Perché il mondo prolife è contrario a questi effetti? Per due motivi: essi sanciscono il principio della disponibilità della vita (di fatto, al di là delle proclamazioni di principio); inoltre il meccanismo creato non garantisce nessuna libertà e nessuna informazione effettive a colui che, in stato di completo benessere o, al contrario, a colui che è gravato dalla sensazione di “essere di troppo”, si troveranno a sottoscrivere un documento (magari dattiloscritto) senza sapere cosa succederà in futuro e senza comprendere fino in fondo il contenuto della loro dichiarazione.
venerdì 9 settembre 2011
Testamento biologico: il progetto approvato alla Camera/8
La Camera dei Deputati ha scelto con decisione la strada della non vincolatività delle Dichiarazioni Anticipate di trattamento. La parola chiave per definire il contenuto delle DAT è “orientamenti”: non più "volontà espresse" o "indicazioni" del dichiarante, ma, appunto, "orientamenti".

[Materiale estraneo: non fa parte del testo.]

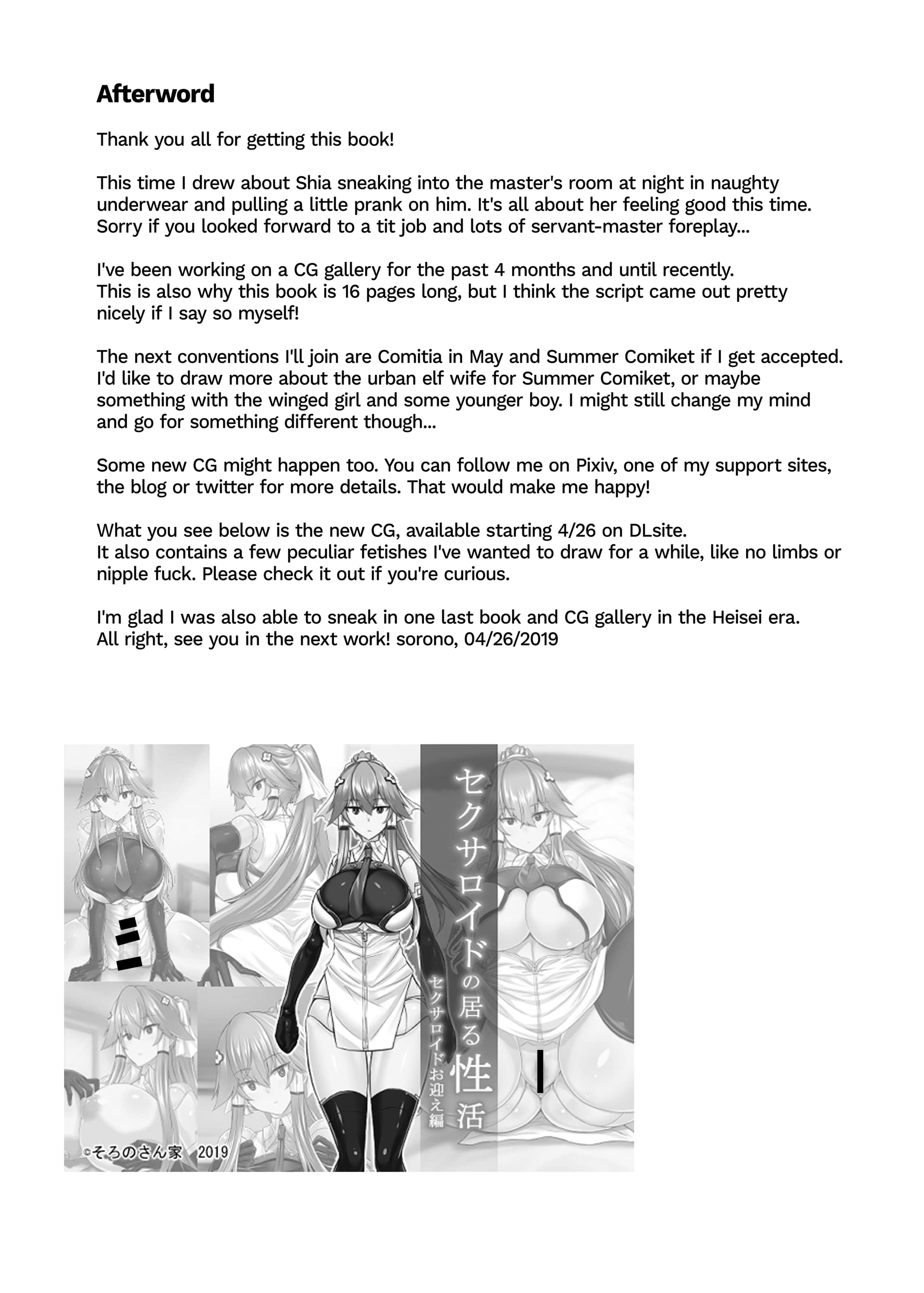 Afterword

Thank you all for getting this book!

This time I drew about Shia sneaking into the master's room at night in naughty underwear and pulling a little prank on him. It's all about her feeling good this time. Sorry if you looked forward to a tit job and lots of servant-master foreplay...

I've been working on a CG gallery for the past 4 months and until recently.
This is also why this book is 16 pages long, but I think the script came out pretty nicely if I say so myself!

The next conventions I'll join are Comitia in May and Summer Comiket if I get accepted. I'd like to draw more about the urban elf wife for Summer Comiket, or maybe something with the winged girl and some younger boy. I might still change my mind and go for something different though...

Some new CG might happen too. You can follow me on Pixiv, one of my support sites, the blog or twitter for more details. That would make me happy!

What you see below is the new CG, available starting 4/26 on DLsite.
It also contains a few peculiar fetishes I've wanted to draw for a while, like no limbs or nipple fuck. Please check it out if you're curious.

I'm glad I was also able to sneak in one last book and CG gallery in the Heisei era.
All right, see you in the next work! sorono, 04/26/2019

セクサロイドの居る性活
セクサロイドお迎え編

©そろのさん家 2019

Di conseguenza il fiduciario nominato nelle DAT non può più instaurare una controversia contro il medico curante per far rispettare le disposizioni anticipate (abrogazione dell’articolo 7 c. 3). Il fiduciario continua, quindi, a “controllare” l’operato dei medici: ma – qui è la modifica sostanziale apportata dalla Camera – il medico curante, se non vuole seguire gli orientamenti espressi nelle DAT, deve solo "sentirlo"ed è tenuto ad “esprimere la sua decisione motivandola in modo approfondito e sottoscrivendola sulla cartella clinica”. Quindi - almeno sembra - è il medico che decide.
La Camera, inoltre, ha limitato l’ambito di applicazione delle DAT: ora “la dichiarazione anticipata di trattamento assume rilievo nel momento in cui il soggetto si trovi nell’incapacità permanente di comprendere le informazioni circa il trattamento sanitario e le sue conseguenze per accertata assenza di attività cerebrale integrativa sotto-corticale e, pertanto, non può assumere decisioni che lo riguardano”. Questa condizione è accertata da un collegio medico appositamente formato.

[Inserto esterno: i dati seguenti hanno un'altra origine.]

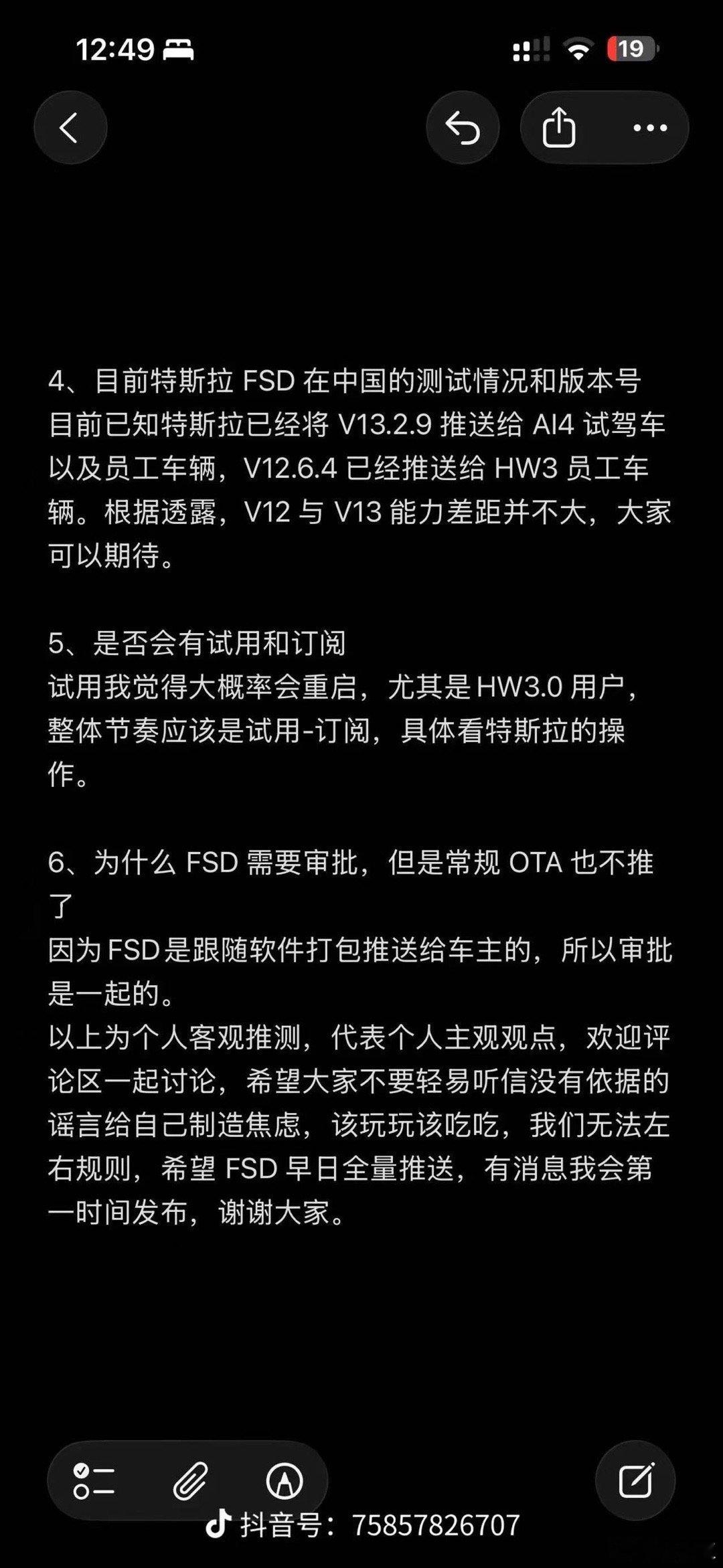 12:49

19

4、目前特斯拉 FSD 在中国的测试情况和版本号
目前已知特斯拉已经将 V13.2.9 推送给 AI4 试驾车以及员工车辆，V12.6.4 已经推送给 HW3 员工车辆。根据透露，V12 与 V13 能力差距并不大，大家可以期待。

5、是否会有试用和订阅
试用我觉得大概率会重启，尤其是HW3.0 用户，整体节奏应该是试用-订阅，具体看特斯拉的操作。

6、为什么 FSD 需要审批，但是常规 OTA 也不推了
因为FSD是跟随软件打包推送给车主的，所以审批是一起的。
以上为个人客观推测，代表个人主观观点，欢迎评论区一起讨论，希望大家不要轻易听信没有依据的谣言给自己制造焦虑，该玩玩该吃吃，我们无法左右规则，希望 FSD 早日全量推送，有消息我会第一时间发布，谢谢大家。

抖音号：75857826707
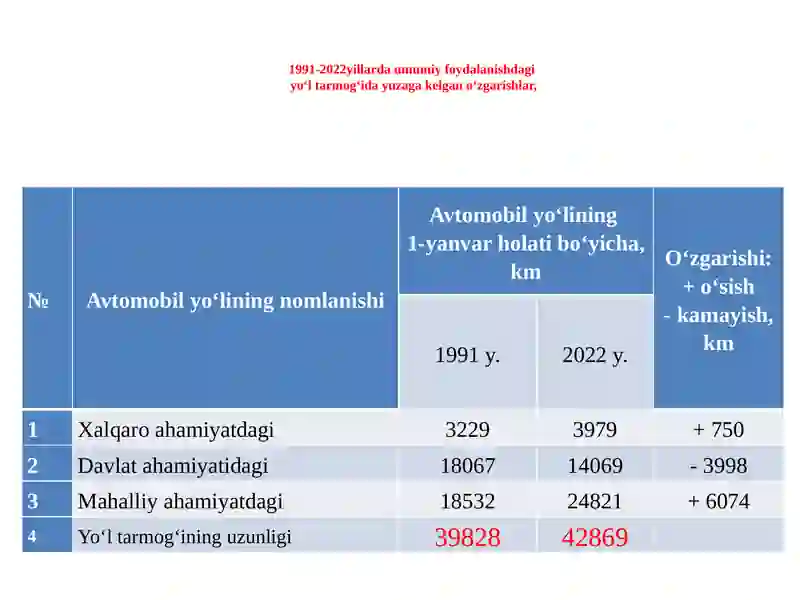 1991-2022yillarda umumiy foydalanishdagi yo‘l tarmog‘ida yuzaga kelgan o‘zgarishlar,

| № | Avtomobil yo‘lining nomlanishi | Avtomobil yo‘lining 1-yanvar holati bo‘yicha, km 1991 y. | Avtomobil yo‘lining 1-yanvar holati bo‘yicha, km 2022 y. | O‘zgarishi: + o‘sish - kamayish, km |
|---|---|---|---|---|
| 1 | Xalqaro ahamiyatdagi | 3229 | 3979 | + 750 |
| 2 | Davlat ahamiyatidagi | 18067 | 14069 | - 3998 |
| 3 | Mahalliy ahamiyatdagi | 18532 | 24821 | + 6074 |
| 4 | Yo‘l tarmog‘ining uzunligi | 39828 | 42869 | |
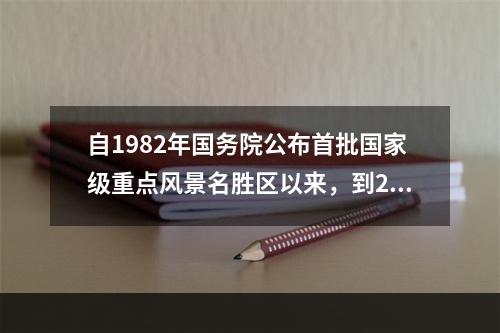 自1982年国务院公布首批国家级重点风景名胜区以来，到2...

Per chi teme la legalizzazione dell’eutanasia, in realtà, questa restrizione non tranquillizza: il paziente potrebbe essere stato interdetto assai prima e quindi, se le DAT non trovano applicazione, saranno le decisioni del tutore ad esserlo: e si sono visti nei precedenti post i rischi connessi.
E perché negare ogni efficacia a dichiarazioni rese in forma diversa (art. 4 c. 2: “Eventuali dichiarazioni di intenti o orientamenti espressi dal soggetto al di fuori delle forme e dei modi previsti dalla presente legge non hanno valore e non possono essere utilizzati ai fini della ricostruzione della volontà del soggetto”)? Pensiamo quanto è difficile manifestare con precisione e con completezza il nostro pensiero con un atto scritto e a persone a noi estranee; se davvero dovessimo manifestare i nostri “orientamenti” e i nostri desideri su come essere curati in un futuro incerto e lontano, non lo faremmo molto meglio “a voce”, parlando con i nostri parenti più stretti, o con il coniuge o con l’amico più caro? Ma la legge ci imporrà di firmare un atto scritto e di farlo “esclusivamente” presso il medico di medicina generale che contestualmente le sottoscriverà. Per di più quell’atto scritto avrà valore solo per cinque anni e, quindi, dovrà essere rinnovato ogni quinquennio.